This is where it gets complicated. A part of me agrees with you that it is in the parts and details of a poem that we should be looking but another part of me has a problem with that. Poems can follow models and often by following the model the poem succeeds, at least with regard to the model, so looking at the details will only bring out positives with regards to the model. The model too will often contain certain recognisable markers of tone, particularly at the beginning and end, and these tones can become so habitual that they become synonymous with what the makers and users of the model consider to be good poetry. I would say that in this scenario it is almost impossible to say that someone is simply being 'imitative'.

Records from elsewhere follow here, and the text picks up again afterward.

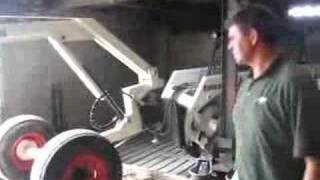 bobcat with versatile power crane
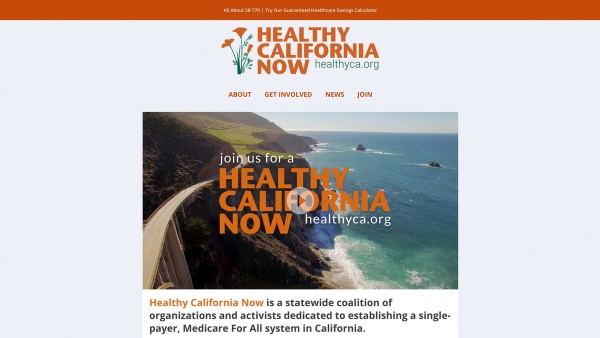 Thumbnail for Healthy California Now
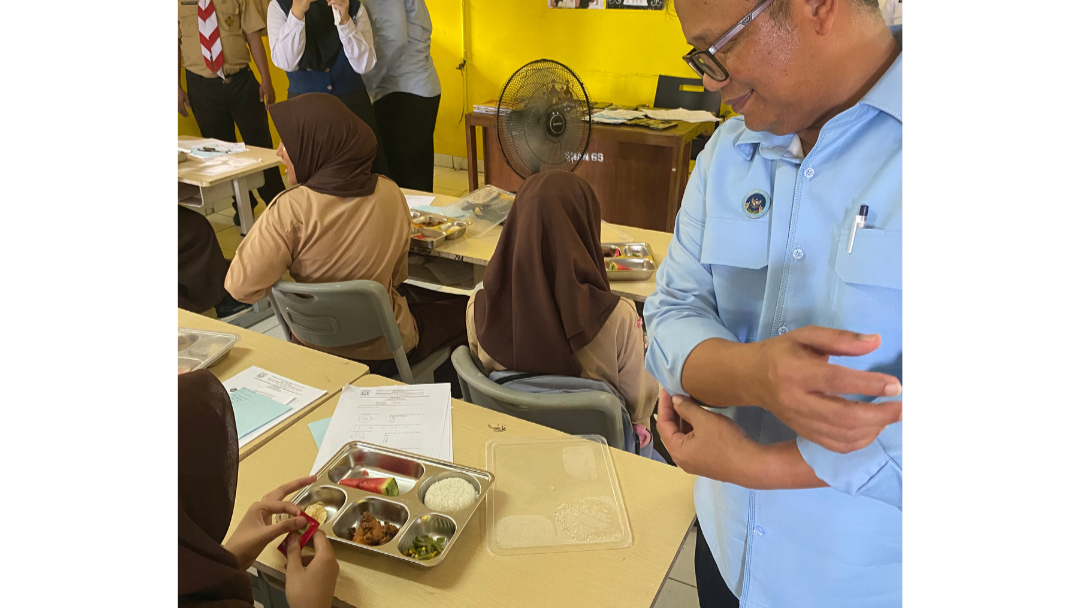 BGN Bengkulu Tengah Gunakan Data dan Jarak Efektif Cegah Makanan MBG Basi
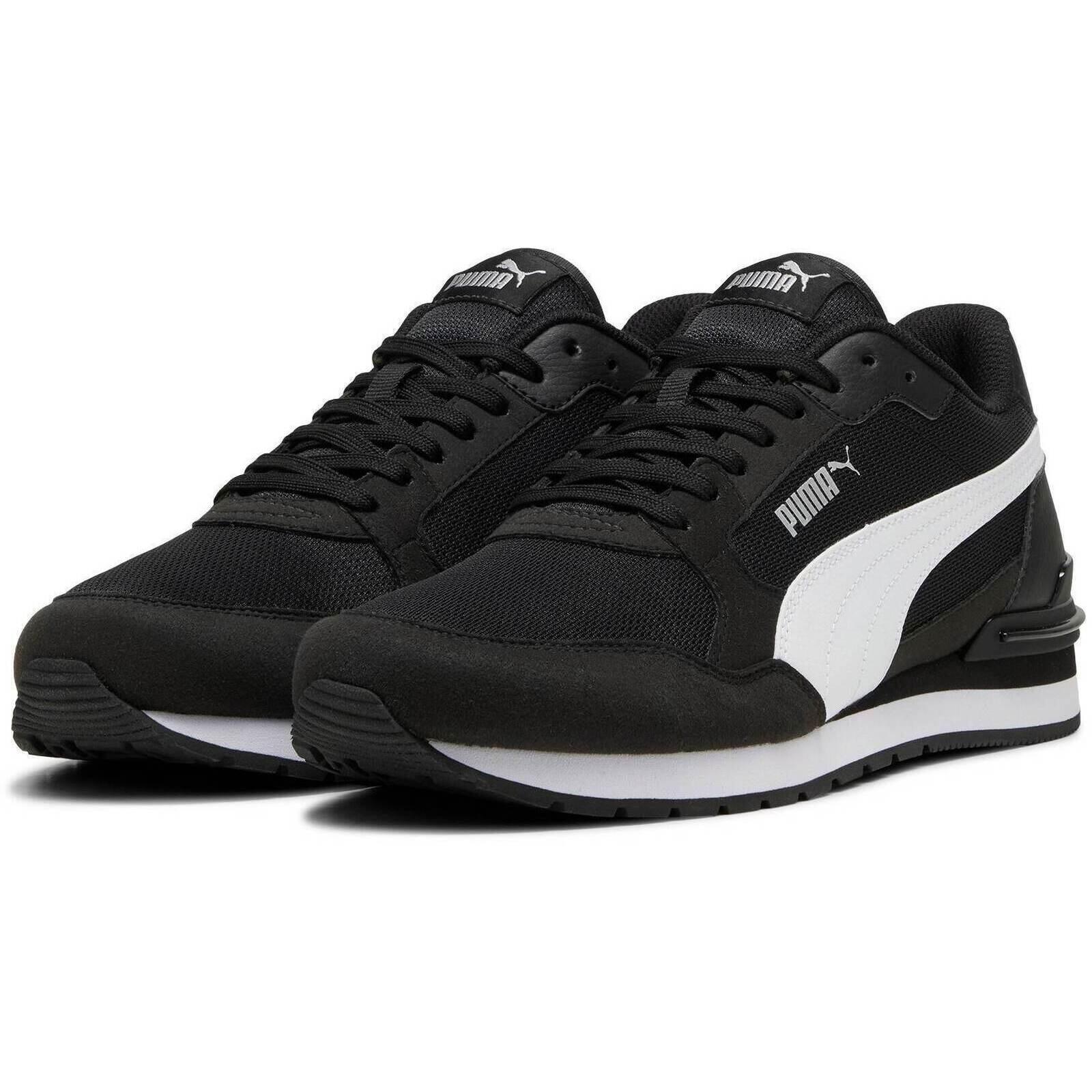 Zapatillas Puma St Runner V4 Mesh, Negro, Unisexo 3/5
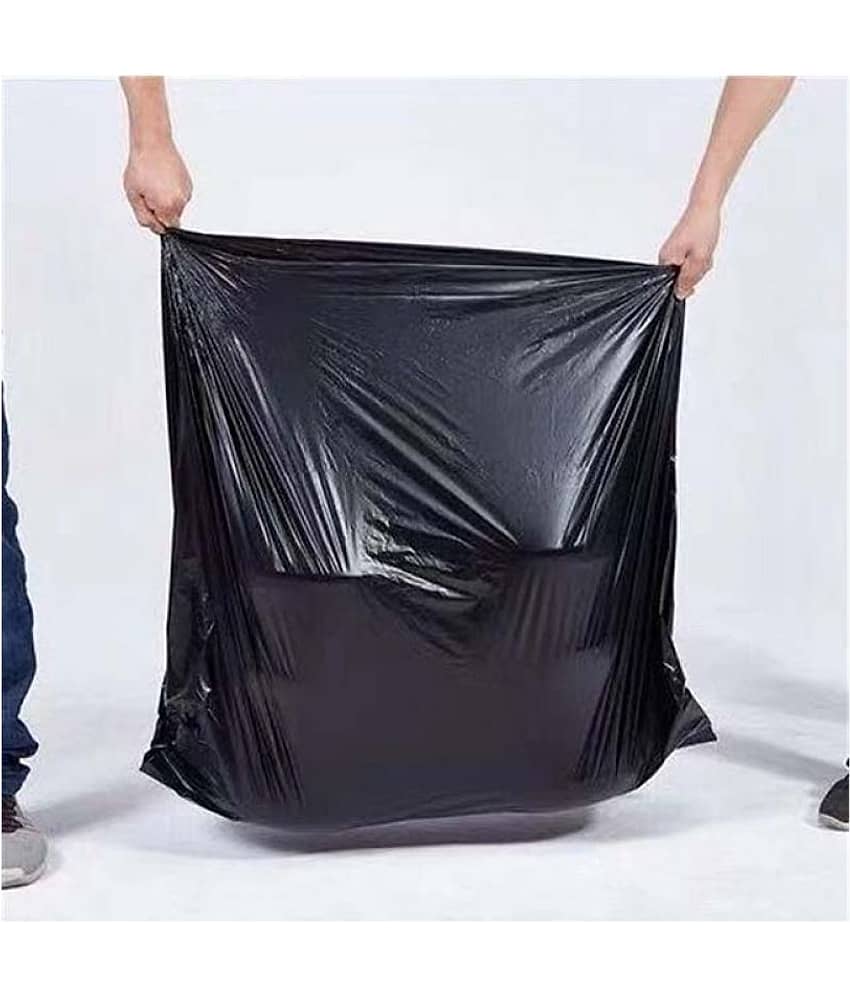 Multi Purpose Trash HDPE Plastic Compostable Roll 19*21 Inches Garbage Bag (Pack of 4)
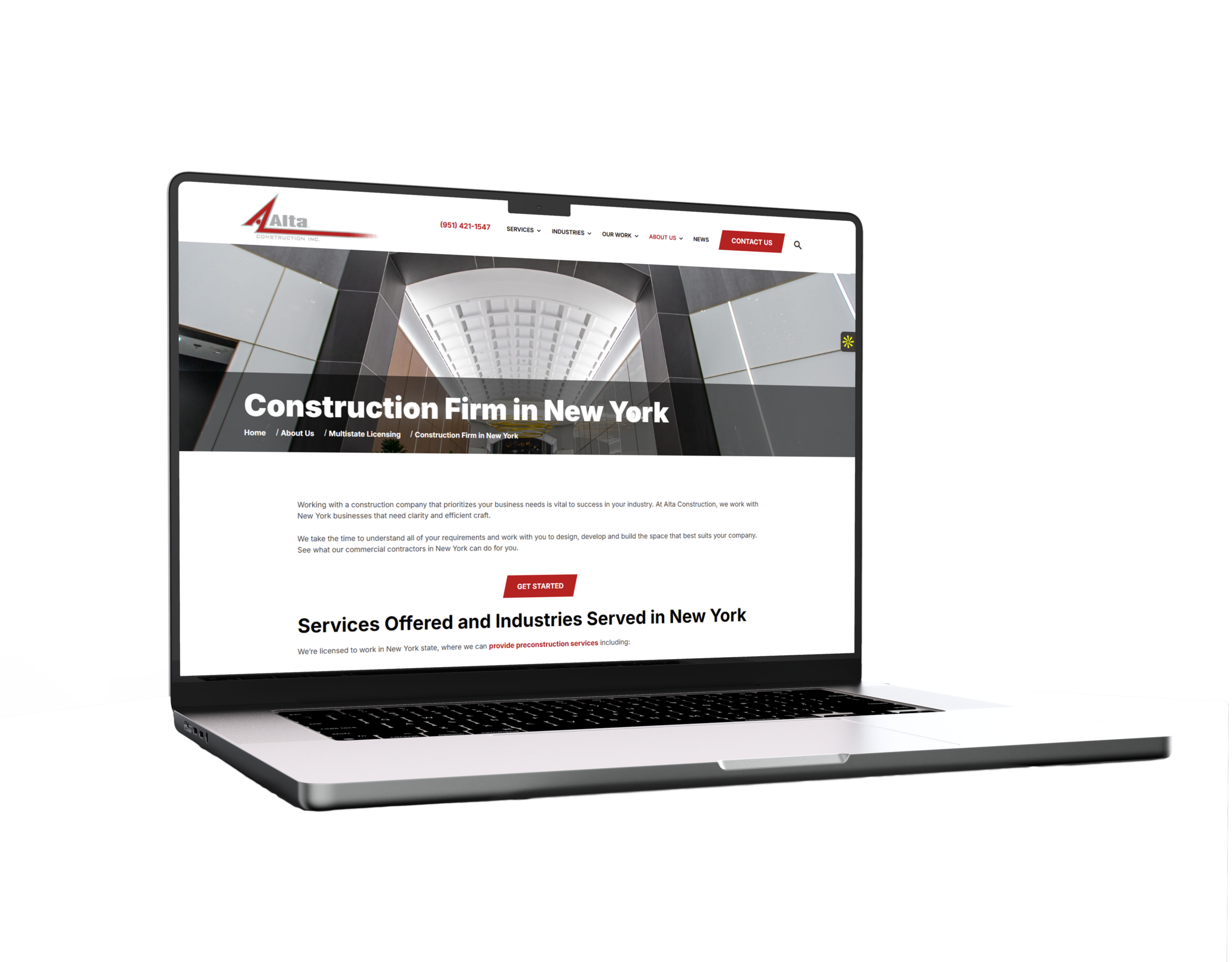 Commercial Construction SEO Success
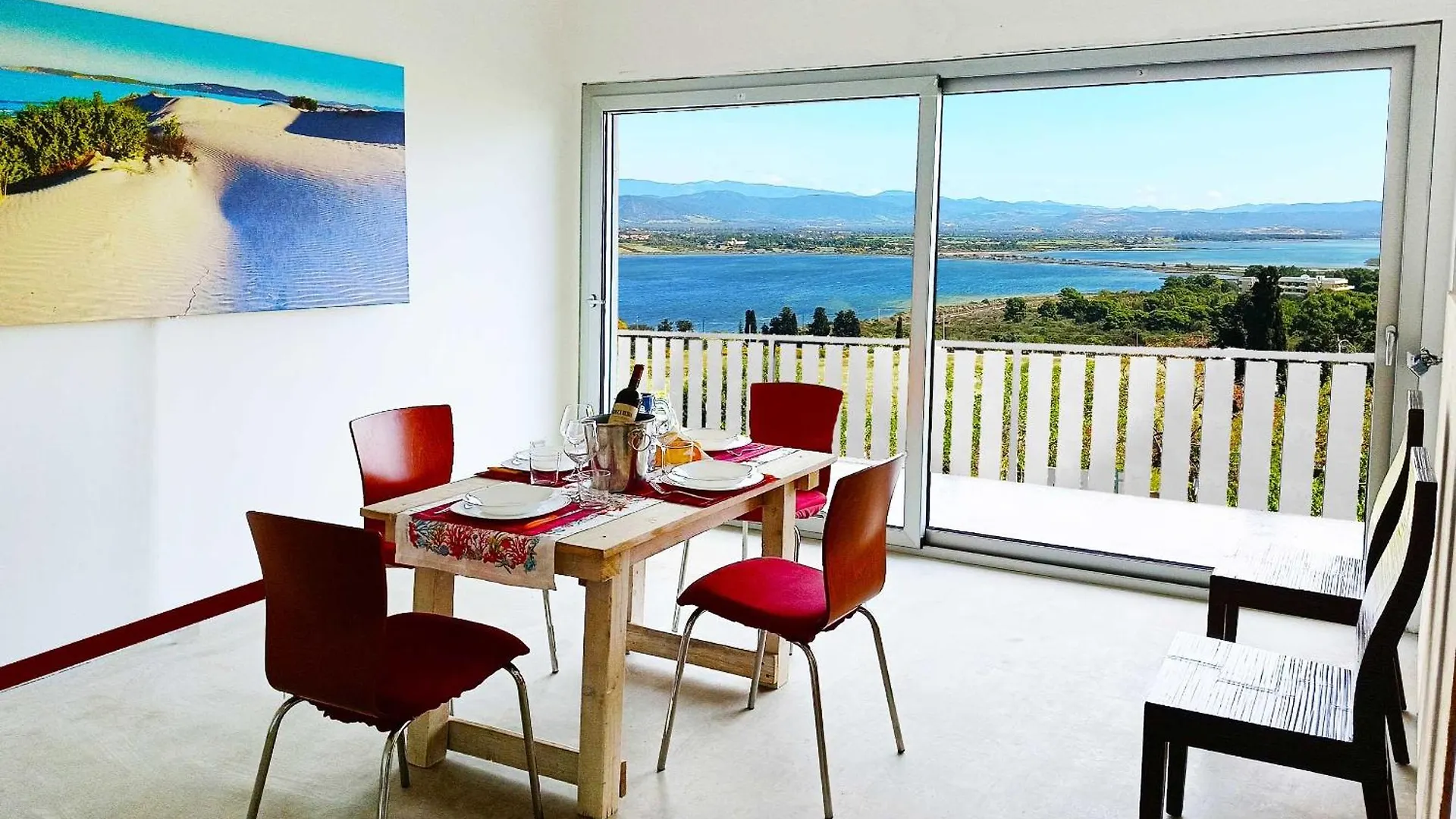 Apartment Panohome Porto Pino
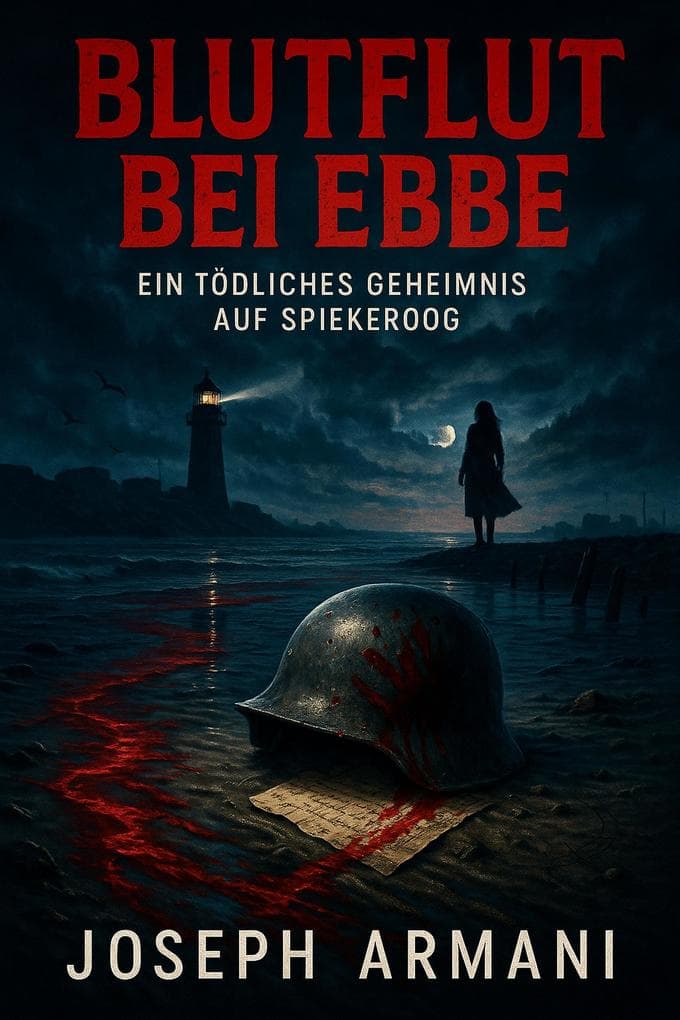 Blutflut bei Ebbe: Ein tödliches Geheimnis auf Spiekeroog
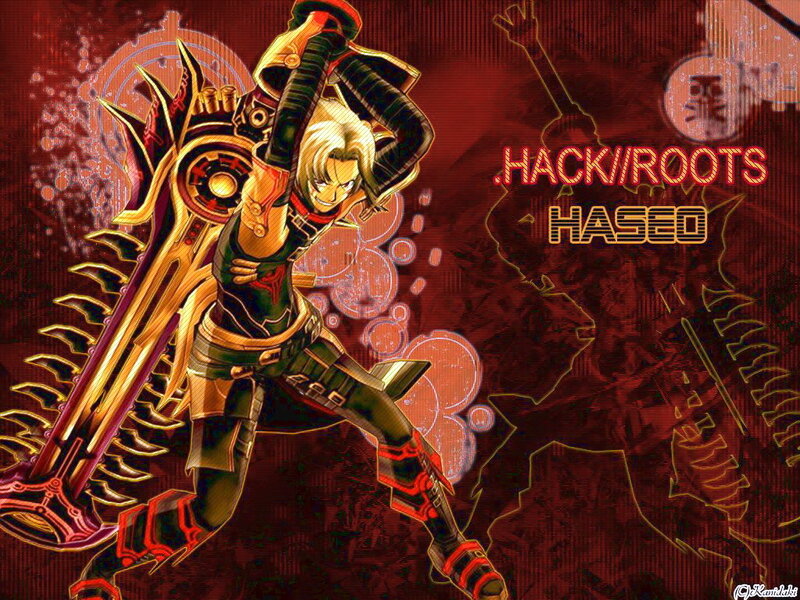 Haseo from Hack//Roots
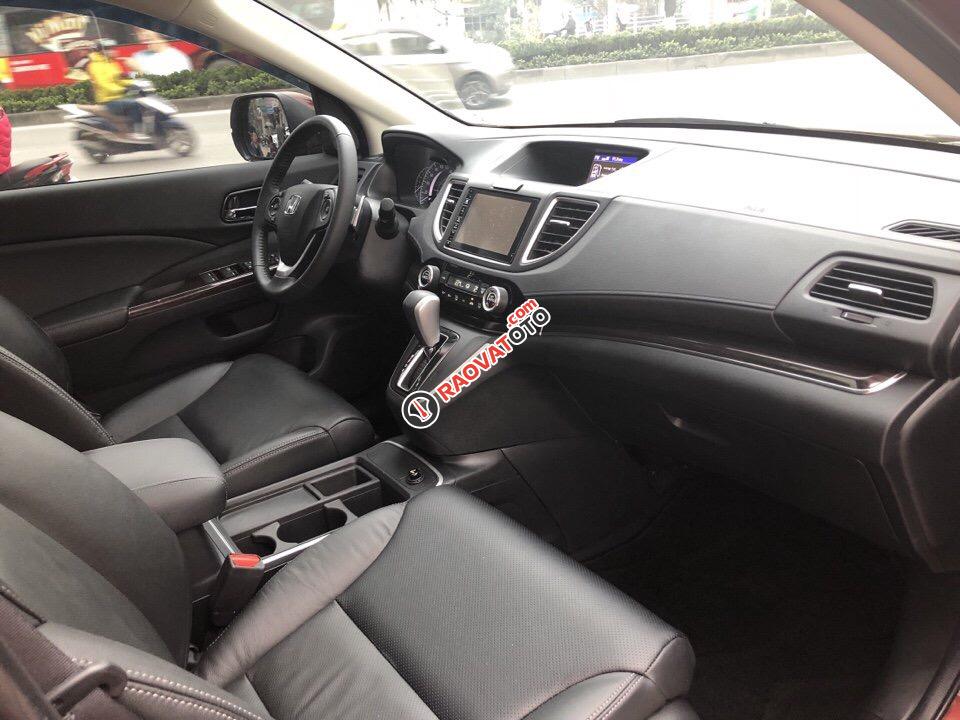 Cần bán gấp Honda CR V 2.4 sản xuất 2017, màu đỏ-4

Just in case there is misunderstanding, when I say 'model' I don't mean 'form'. The form might be free verse, or a more formal form, but the model can be the same for both. The model is a pre-existing structure of expectations and flavours. Work outside of those expectations and flavours and you are not conforming to the model, you become 'one of the other lot'.

Tim A.
    
On 3 Dec 2013, at 16:32, Jamie McKendrick wrote:

This helps me understand the concept a shade better: a poem that’s written to ingratiate its author with a group or an audience, and probably then a very imitative one, and if so yes, I suppose we have all written imitative poems and this “probably lessens as a writer gains more confidence” whether or not that’s due to more “acceptance”. I still think it would be much easier as well as much more useful to demonstrate why a word, or a phrase, or a line in a poem is incompetently written, or uninteresting, or imitative, or even betraying an ersatz emotion than to show that it’s written “with an eye to advancement”, which would be merely presumptuous, and require a witchfinder’s mind-set or, as David suggests, a wine steward’s nose.